Yesterday, we were building a Deterding Gamification Outline for how we are going to teach students about Reactive, Stateful HTML Component Architectures - like React, Polymer, Vue, and Angular.
When I wrote the overarching goal along the top of the whiteboard, Brenda Long, a senior instructor for client-side development and UX design immediately said, "It's a crash course!" I blinked at her, not understanding.
She laughed, pointed at the board and said slowly, "C... R... A... S... H..."
Then we all laughed.
Then we took about 15 minutes to go through the exercise of defining the medium-term objectives for student understanding:
- Data & State
- Templating
- Events
- Inheritance & Composition
Once we identified the main concepts that component-based tools are composed of, we then took another 20 minutes to define the short-term, specific learning objectives we need to coach towards to give the students an opportunity at gaining mastery in each one.
Data & State
- Data structures: Objects, Arrays, Maps, and Sets.

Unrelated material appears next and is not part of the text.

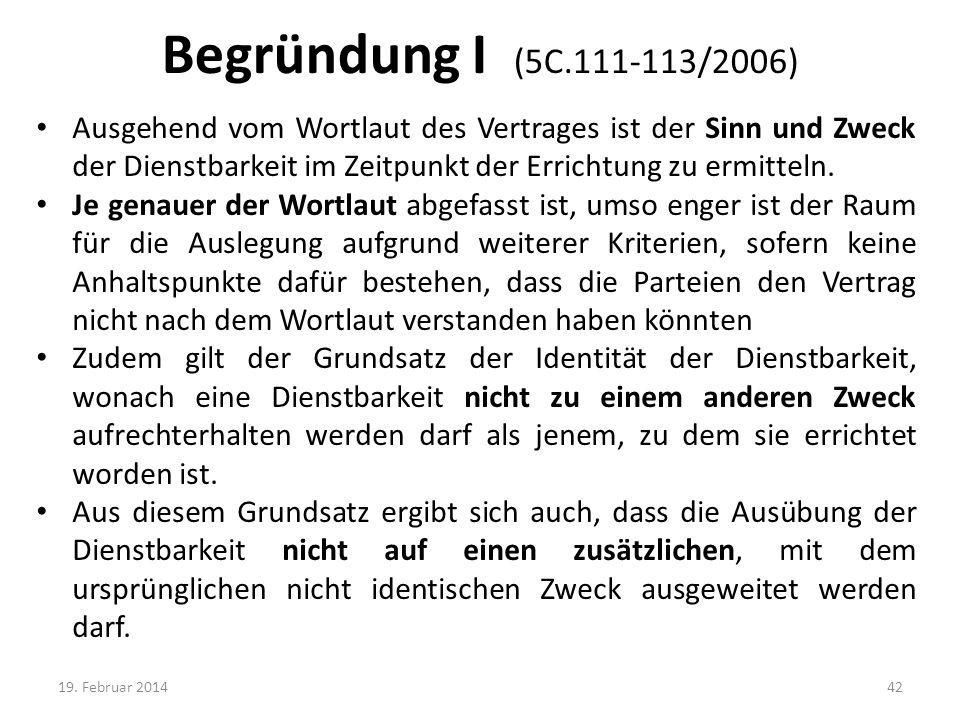 Begründung I (5C.111-113/2006) Ausgehend vom Wortlaut des Vertrages ist der Sinn und Zweck der Dienstbarkeit im Zeitpunkt der Errichtung zu ermitteln.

- Data relationships: ERDs, primary/foreign keys, joining data.
- Persistence: Local storage, session storage, document storage in Firebase.
Templating
- HTML Representations of State: ES6 templates, interpolation, factory functions.
- Semantic HTML: Semantic tags, common DOM structuring.

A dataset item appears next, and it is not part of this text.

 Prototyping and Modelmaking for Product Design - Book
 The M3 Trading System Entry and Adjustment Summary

- Components: BEM, modularization, dynamic creation with
document.createDocumentFragment()
.
Events
- DOM Events: Adding listeners for DOM events, anonymous functions.

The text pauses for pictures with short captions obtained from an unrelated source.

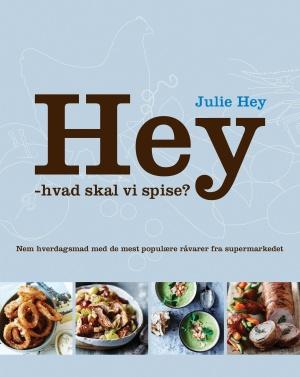 hey hvad skal vi spise af julie hey
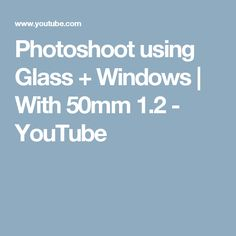 Photoshoot using Glass + Windows | With 50mm 1.2 - YouTube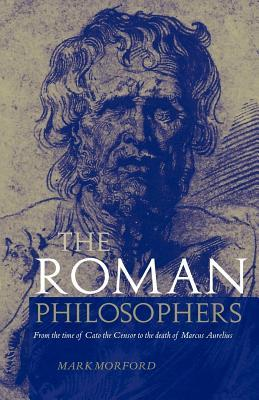 Roman Philosophers: From the Time of Cato the Censor to the Death of Marcus Aurelius Mark P.O. Morford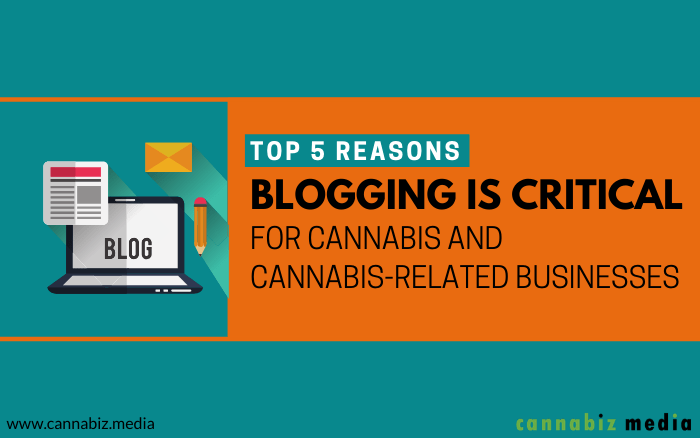 Top 5 Reasons Blogging is Critical for Cannabis and Cannabis-Related Businesses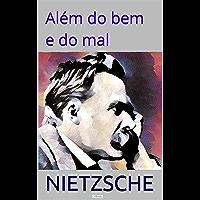 Além do Bem e do Mal (Coleção Nietzsche)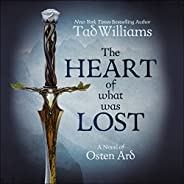 The Heart of What Was Lost: A Novel of Osten Ard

- Synthetic Events: Creating/listening synthetic events, event hubs, events triggering changes to state.
- Event Bubbling: target vs currentTarget, bubbling mechanism.
Inheritance & Composition
- Built-in Inheritance: Object, Array, Function.
- Custom Inheritance: Object.create(), OLOO.
- Composition: Favor composition over inheritance, nesting .components in other components, modularization.
Mastery Exercises
The next step is to define the mastery exercises that we bake into the course that require students to have a strong understand of one, or more, concepts in order to complete. These are the ones that we ask them to push to Github so that the instruction team can review their code and offer feedback.
Lightning Exercises
Once those are done, we need to define the lightning exercises that we will use at the beginning of the day, and after lunch to force students to retrieve fundamental knowledge from long-term memory and use in very quick exercises that should take between 30 seconds and 3 minutes to complete.
We randomly interleave these exercises throughout the course. In month 4, they may have to use knowledge that they gained, and likely mastered, in month 1. Making them retrieve this knowledge will provide further strengthening of the neural pathways that they developed previously.